*Material provided*
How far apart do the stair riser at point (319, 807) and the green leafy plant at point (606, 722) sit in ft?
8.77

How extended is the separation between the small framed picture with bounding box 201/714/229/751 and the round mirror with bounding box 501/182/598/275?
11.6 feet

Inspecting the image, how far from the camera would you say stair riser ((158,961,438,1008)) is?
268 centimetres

---

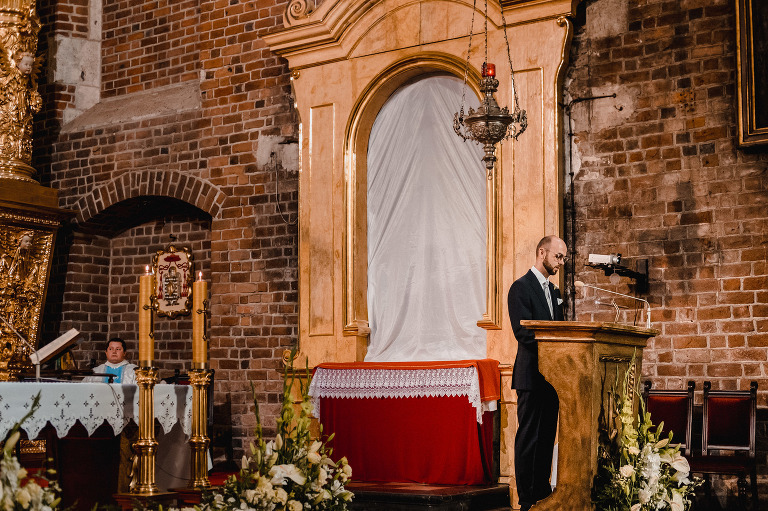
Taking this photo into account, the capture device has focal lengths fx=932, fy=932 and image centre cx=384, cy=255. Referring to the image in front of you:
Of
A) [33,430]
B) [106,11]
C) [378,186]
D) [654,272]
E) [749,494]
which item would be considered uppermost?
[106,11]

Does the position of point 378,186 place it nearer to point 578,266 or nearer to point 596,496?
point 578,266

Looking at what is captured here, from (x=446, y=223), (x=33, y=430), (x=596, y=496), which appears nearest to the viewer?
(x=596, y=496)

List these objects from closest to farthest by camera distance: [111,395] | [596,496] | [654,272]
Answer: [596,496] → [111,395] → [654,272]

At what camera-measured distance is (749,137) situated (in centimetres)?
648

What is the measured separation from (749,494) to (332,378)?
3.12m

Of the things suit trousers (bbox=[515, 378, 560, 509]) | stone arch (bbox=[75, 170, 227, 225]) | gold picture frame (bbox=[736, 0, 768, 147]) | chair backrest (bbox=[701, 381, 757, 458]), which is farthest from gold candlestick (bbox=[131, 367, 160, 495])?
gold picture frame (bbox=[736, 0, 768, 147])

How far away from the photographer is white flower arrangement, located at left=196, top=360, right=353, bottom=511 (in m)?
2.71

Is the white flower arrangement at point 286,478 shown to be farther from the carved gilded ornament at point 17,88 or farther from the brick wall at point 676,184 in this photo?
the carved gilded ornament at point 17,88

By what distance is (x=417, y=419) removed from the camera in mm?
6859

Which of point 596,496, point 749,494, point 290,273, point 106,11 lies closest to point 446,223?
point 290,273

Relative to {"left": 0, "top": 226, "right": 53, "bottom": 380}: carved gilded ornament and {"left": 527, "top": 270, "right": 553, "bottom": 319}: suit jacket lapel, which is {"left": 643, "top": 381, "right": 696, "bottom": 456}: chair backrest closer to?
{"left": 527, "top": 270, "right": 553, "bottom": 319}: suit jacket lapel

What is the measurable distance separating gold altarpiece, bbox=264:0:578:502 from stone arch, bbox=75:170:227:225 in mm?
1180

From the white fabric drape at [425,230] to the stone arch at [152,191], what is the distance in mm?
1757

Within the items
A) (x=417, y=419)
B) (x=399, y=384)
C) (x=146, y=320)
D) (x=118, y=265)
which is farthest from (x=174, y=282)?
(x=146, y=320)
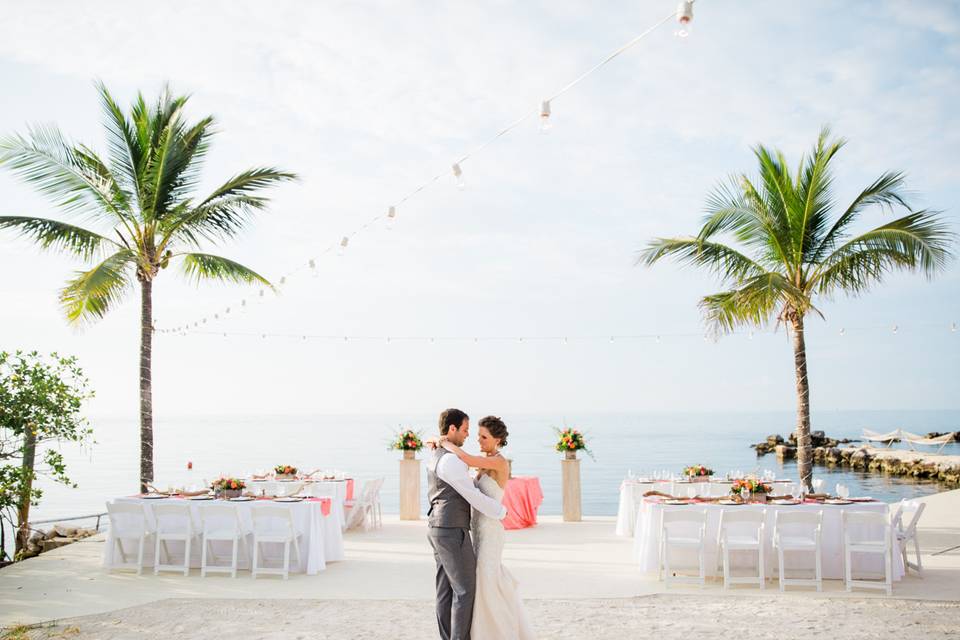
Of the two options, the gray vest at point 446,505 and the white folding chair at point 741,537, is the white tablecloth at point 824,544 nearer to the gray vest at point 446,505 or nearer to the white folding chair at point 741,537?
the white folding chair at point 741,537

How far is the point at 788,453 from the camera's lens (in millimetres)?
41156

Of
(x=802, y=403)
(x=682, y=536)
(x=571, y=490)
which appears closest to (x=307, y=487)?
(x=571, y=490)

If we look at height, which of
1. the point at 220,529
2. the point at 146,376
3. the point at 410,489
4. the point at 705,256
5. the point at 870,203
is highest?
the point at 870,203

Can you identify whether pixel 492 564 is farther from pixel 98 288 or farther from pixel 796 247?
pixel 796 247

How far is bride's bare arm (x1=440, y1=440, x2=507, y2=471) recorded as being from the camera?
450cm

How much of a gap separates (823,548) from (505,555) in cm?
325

*What the task requires*
How many lines in the material above contain the string "picture"? Reply with the number alone.

*Answer below*
3